Sleeping arrangements matter

The first few nights are often the hardest — for both of you. Your dog might whine, pace, pant, or refuse to sleep at all. Some dogs do great in a crate right away. Others have never been in one and find it terrifying.

Here’s what tends to work:

  • Keep them in your bedroom for the first few nights, whether in a crate or on a dog bed. Being near you helps them feel less alone in a strange place.
  • Don’t make a big production out of bedtime. Quiet voice, lights low, calm energy.
  • If they cry in the crate, sit next to it for a while. Don’t let them out when they’re crying (that teaches them crying works), but don’t ignore genuine distress either.
  • Cover the crate with a blanket to make it feel more den-like — some dogs find this calming.

You can adjust the sleeping situation once your dog is more comfortable.
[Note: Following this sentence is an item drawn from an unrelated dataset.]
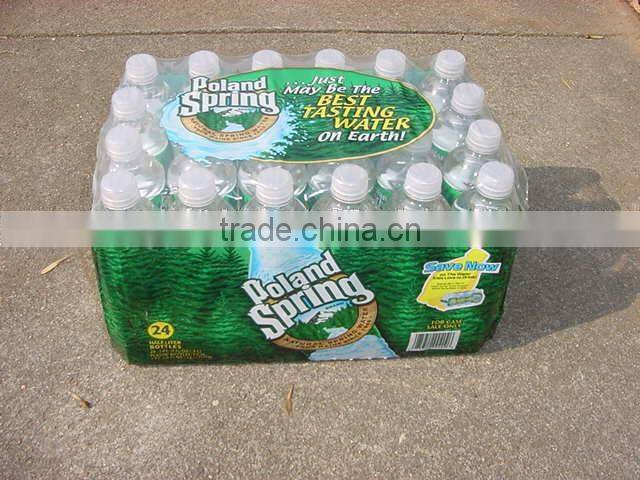 PET bottle shrink wrap machine for sale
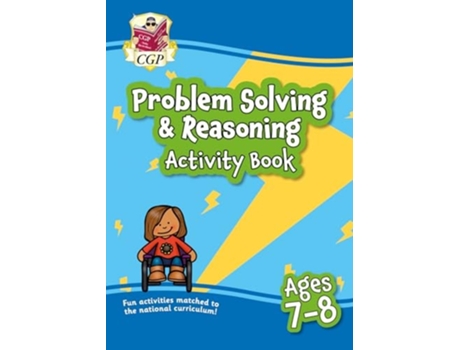Livro Problem Solving amp Reasoning Maths Activity Book for Ages 7-8 de CGP Books (Inglês)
Week one is about getting through the nights, not establishing perfect long-term habits.

Building trust without overwhelming

Trust with a rescue dog isn’t built through big gestures. It’s built through consistency and predictability.

Feed them at the same times. Walk them on the same route. Use the same door to go outside. Let them observe you going about your normal life. Be calm, be present, and be patient.

Some practical ways to build trust in the first week:

  • Hand-feed a few meals — this creates positive associations with you without pressure
  • Let them approach you instead of reaching for them
  • Sit on the floor near them — it’s less intimidating than standing over them
  • Talk to them in a calm, low voice — the words don’t matter, the tone does
  • Respect their space — if they move away from you, let them go

Resist the urge to comfort them with lots of physical contact right away. Some rescue dogs love being touched. Others are touch-averse until they know you better. Follow their lead.

Managing your own expectations

Here’s the honest part that nobody puts on Instagram. The first week with a rescue dog can be really hard. You might feel like you made a mistake. You might wonder if this is the right dog for you. You might see zero affection and start worrying you’ll never bond.

That’s normal too. It even has a name — the “adoption blues.”

Your dog isn’t broken. They’re adjusting. And so are you. The bond you’re hoping for is coming, but it usually doesn’t arrive in the first week. Sometimes it takes weeks. Sometimes months. But when it clicks — and it almost always does — it’s worth every quiet, uncertain moment in those early days.

Give yourself the same grace you’re giving your dog. You’re both figuring this out.

The takeaway

The first week with a rescue dog is about one thing: making them feel safe. Not trained, not socialized, not Instagram-ready. Just safe. Keep things calm, keep things consistent, and let your dog set the pace. The personality, the love, the goofy quirks — all of that is coming. You just have to make room for it by being patient through the awkward, quiet beginning.

The dog hiding under your table right now is going to surprise you. Give them time.